The blasting of the Buddhas firmed up world opinion that something had to be done about Afghanistan’s rulers. But it took another explosion to provoke savage action against them. That took place on September 11, the same year, and was the beginning of the end for the Taliban and bin Laden’s al Qaeda.
Before the dust had settled on lower Manhattan, the United States demanded the Taliban hand over bin Laden for masterminding the attack on U.S. soil. Again the Taliban refused, perhaps not realizing that the new(ish) U.S. president, George W. Bush, was a very different character from Bill Clinton.
Less than one month later, on October 7, the Americans, leading a small coalition force, unleashed an onslaught against Afghanistan that shook that area of the world to its foundations. U.S. military intelligence located all of the al Qaeda camps in the mountains of the northeast part of the country, and the military let fly with one of the biggest aerial bombardments in modern warfare.
It began with fifty cruise missiles launched from U.S. warships and Royal Navy submarines. At the same time, long after dark in Afghanistan, twenty-five carrier-based aircraft and fifteen land-based bombers took off and destroyed Taliban air defenses, communications infrastructure, and the airports at Kabul, Jalalabad, Kandahar, and Herat. The U.S. bombs blasted the big radar installations and obliterated the control tower in Kandahar. This was the city where Mullah Omar lived, and a navy bomber managed to drop one dead in the middle of his backyard.
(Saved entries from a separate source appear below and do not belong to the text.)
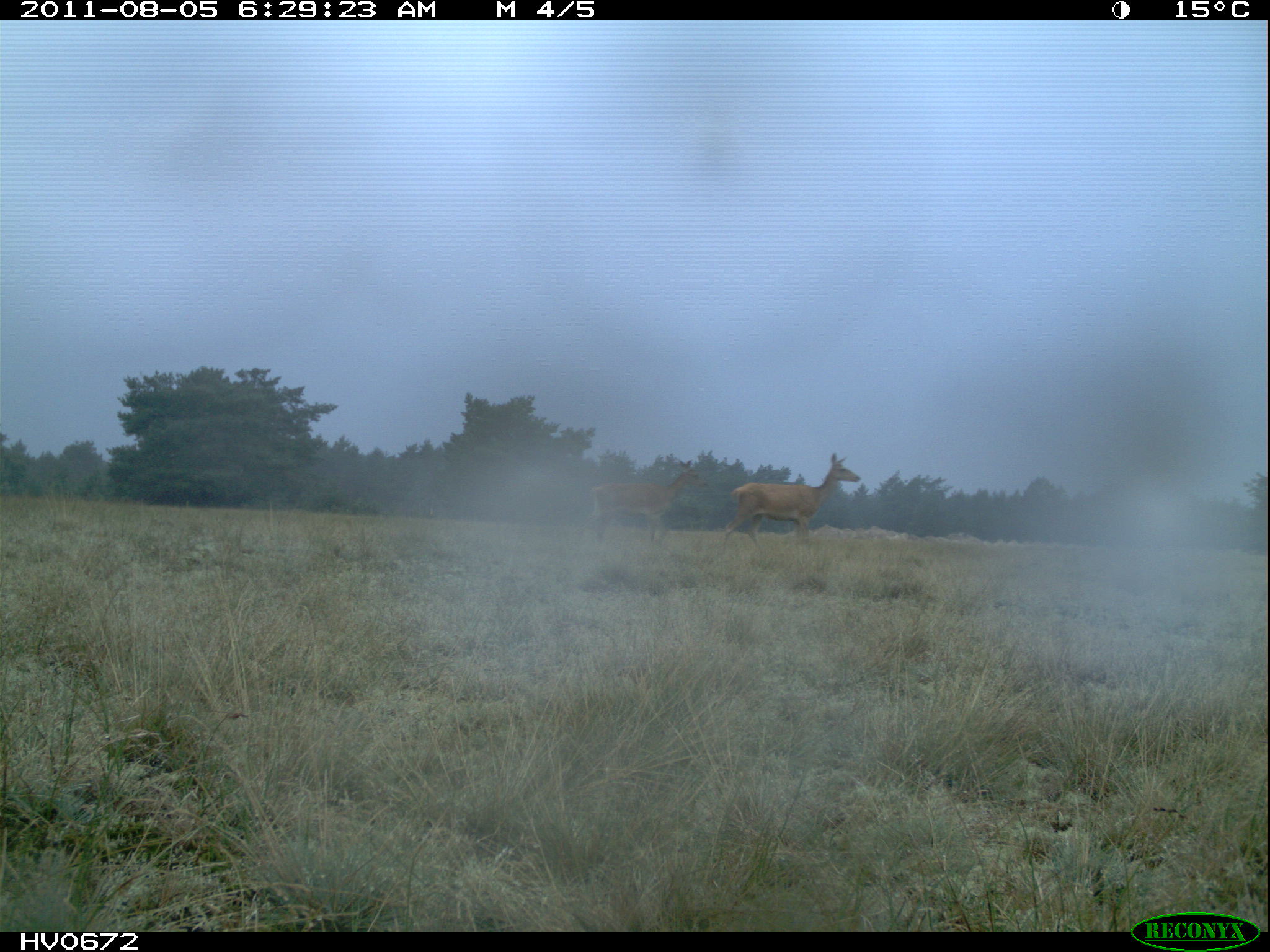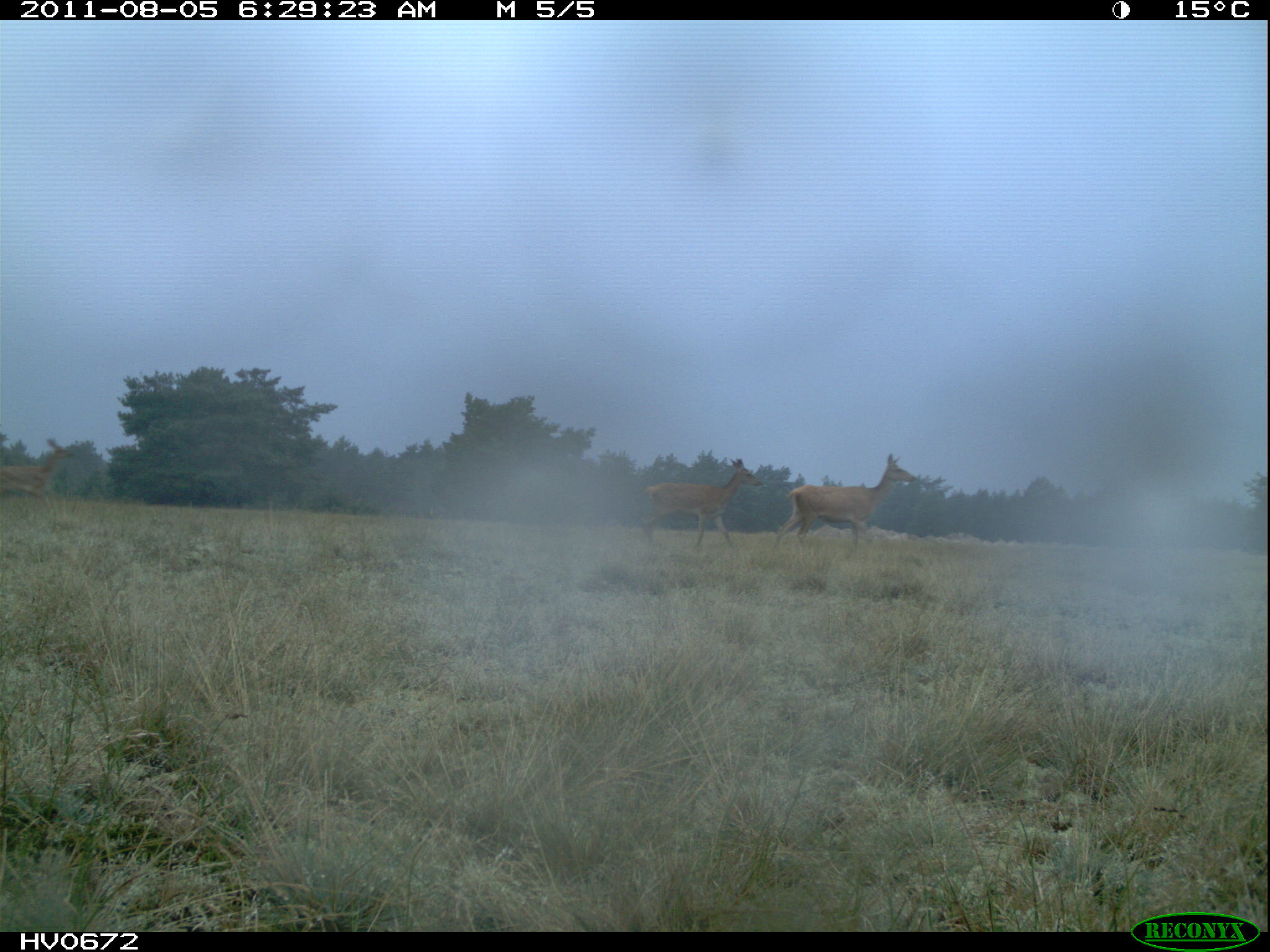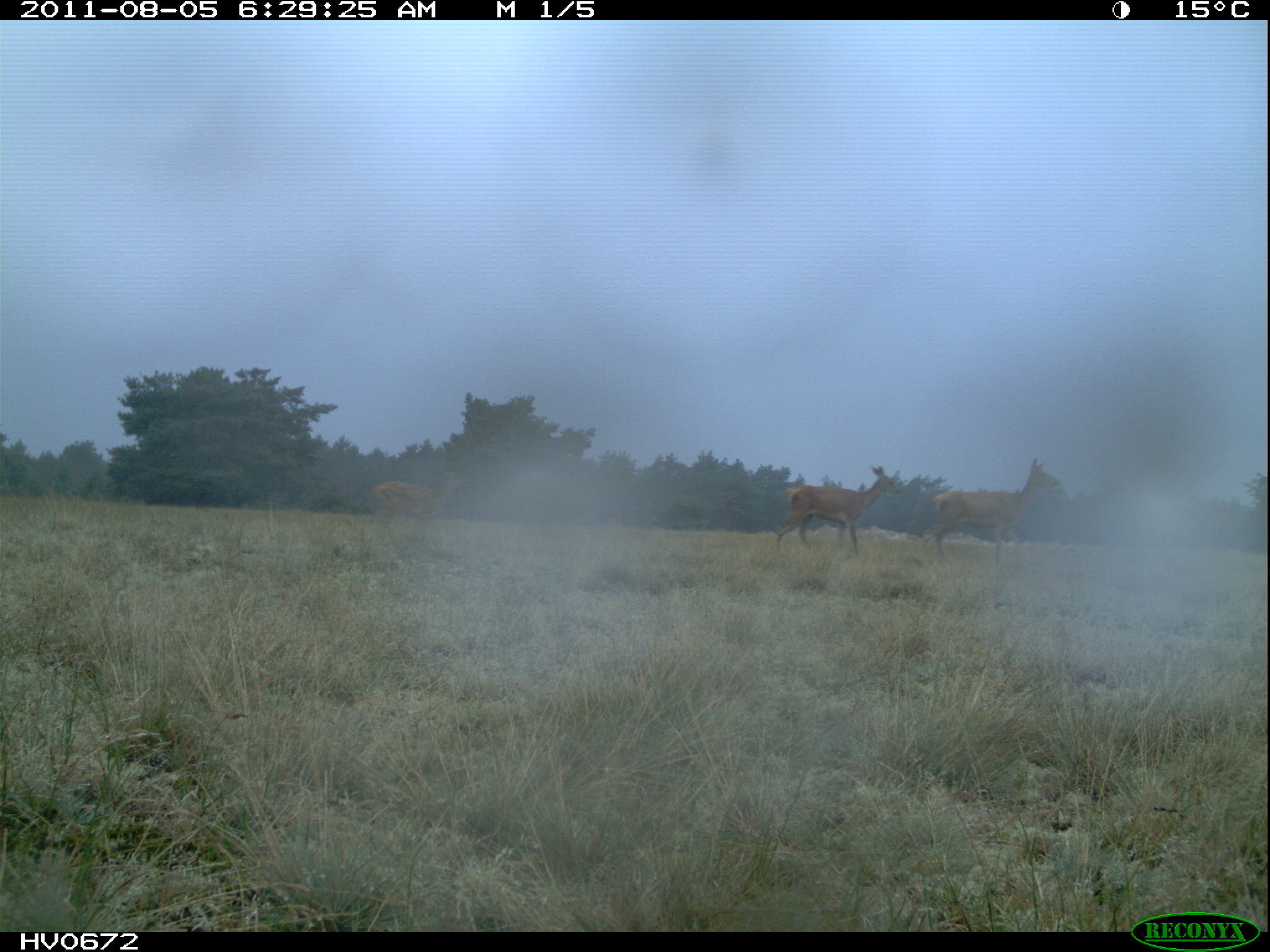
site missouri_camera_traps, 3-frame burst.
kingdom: Animalia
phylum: Chordata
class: Mammalia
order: Artiodactyla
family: Cervidae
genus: Cervus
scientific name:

That one-eyed ole bastard escaped, though.
The Taliban, its military headquarters now on fire, did own a somewhat insignificant air-strike capacity, just a few aircraft and helicopters, and the U.S. Air Force wiped that right out with smart bombs as a matter of routine.
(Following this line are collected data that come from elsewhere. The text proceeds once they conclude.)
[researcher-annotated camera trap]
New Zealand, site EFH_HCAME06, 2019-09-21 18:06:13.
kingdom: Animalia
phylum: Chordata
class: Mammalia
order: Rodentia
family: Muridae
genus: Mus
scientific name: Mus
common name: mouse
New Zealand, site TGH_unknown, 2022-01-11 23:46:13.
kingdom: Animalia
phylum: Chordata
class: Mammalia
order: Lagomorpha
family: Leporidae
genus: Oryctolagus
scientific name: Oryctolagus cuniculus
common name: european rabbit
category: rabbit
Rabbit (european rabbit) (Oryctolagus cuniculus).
Navy bombers taking off from the carriers targeted the Taliban’s other military hardware, heavy vehicles, tanks, and fuel dumps. Land-based B-1, B-2, and B-52 bombers were also in the air, the B-52s dropping dozens of five-hundred-pound gravity bombs on al Qaeda terrorist training camps in eastern Afghanistan, way up in the border mountains where we would soon be visiting.
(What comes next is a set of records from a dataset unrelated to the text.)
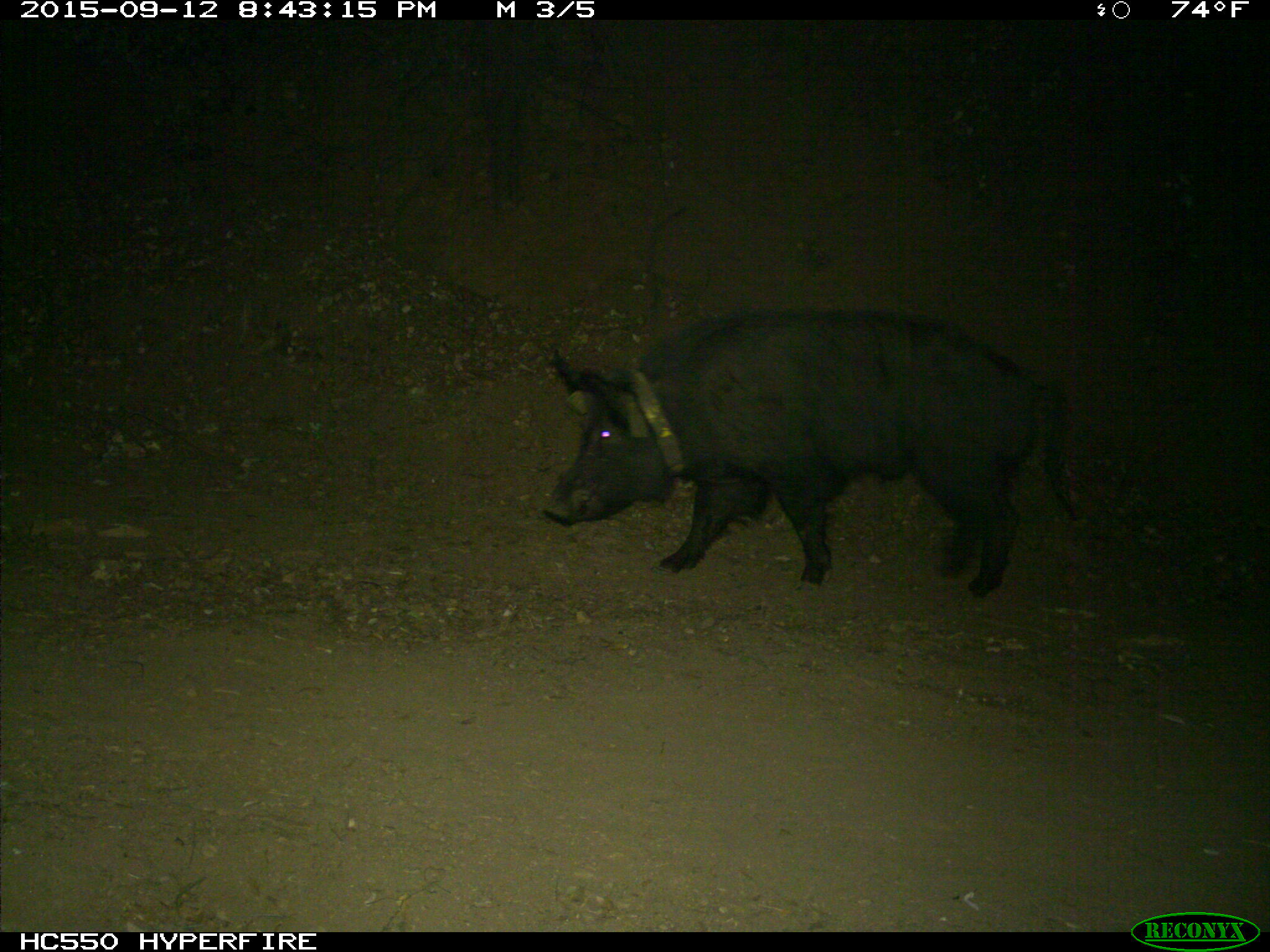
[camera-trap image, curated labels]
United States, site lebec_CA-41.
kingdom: Animalia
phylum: Chordata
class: Mammalia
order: Artiodactyla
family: Suidae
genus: Sus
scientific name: Sus scrofa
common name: wild boar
Sus scrofa (wild boar).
One of the prime U.S. objectives was the small inventory of surface-to-air missiles and shoulder-fired antiaircraft missiles, stolen from either the Russians or the old mujahideen. These were hard to locate, and various caches were removed by the tribesmen and hidden in the mountains. Hidden, sadly, for use another day.
One hour after that nighttime bombardment began, the Northern Alliance opened fire with a battery of rockets from an air base twenty-five miles north of Kabul. They aimed them straight at Taliban forces in the city. There were five thunderous explosions and all electric power was knocked out throughout the capital.
But the United States never took its eye off the ball. The true objective was the total destruction of al Qaeda and the leader who had engineered the infamous attack on the Twin Towers — “the Pearl Harbor of the twenty-first century,” as the president described it. And that meant a massive strike on the sinister network of caves and underground tunnels up in the mountains, where bin Laden made his headquarters.
The cruise missiles had softened up the area, but that was only the start. The real heavyweight punch from the world’s only superpower would come in the form of a gigantic bomb — the BLU-82B/C-130, known as Commando Vault in Vietnam and now nicknamed Daisy Cutter. This is a high-altitude, fifteen-thousand-pound conventional bomb that needs to be delivered from the huge MC-130 aircraft because it is far too heavy for the bomb racks on any other attack aircraft.
This thing is awesome. It was originally designed to create instant clearings for helicopter landings in the jungle. Its purpose in Afghanistan was as an antipersonnel weapon up in those caves. Its lethal radius is colossal, probably nine hundred feet. Its flash and sound is obvious from literally miles away. The BLU-82B is the largest conventional bomb ever built and, of course, leaves no nuclear fallout. (For the record, the Hiroshima atom bomb was a thousand times more powerful.)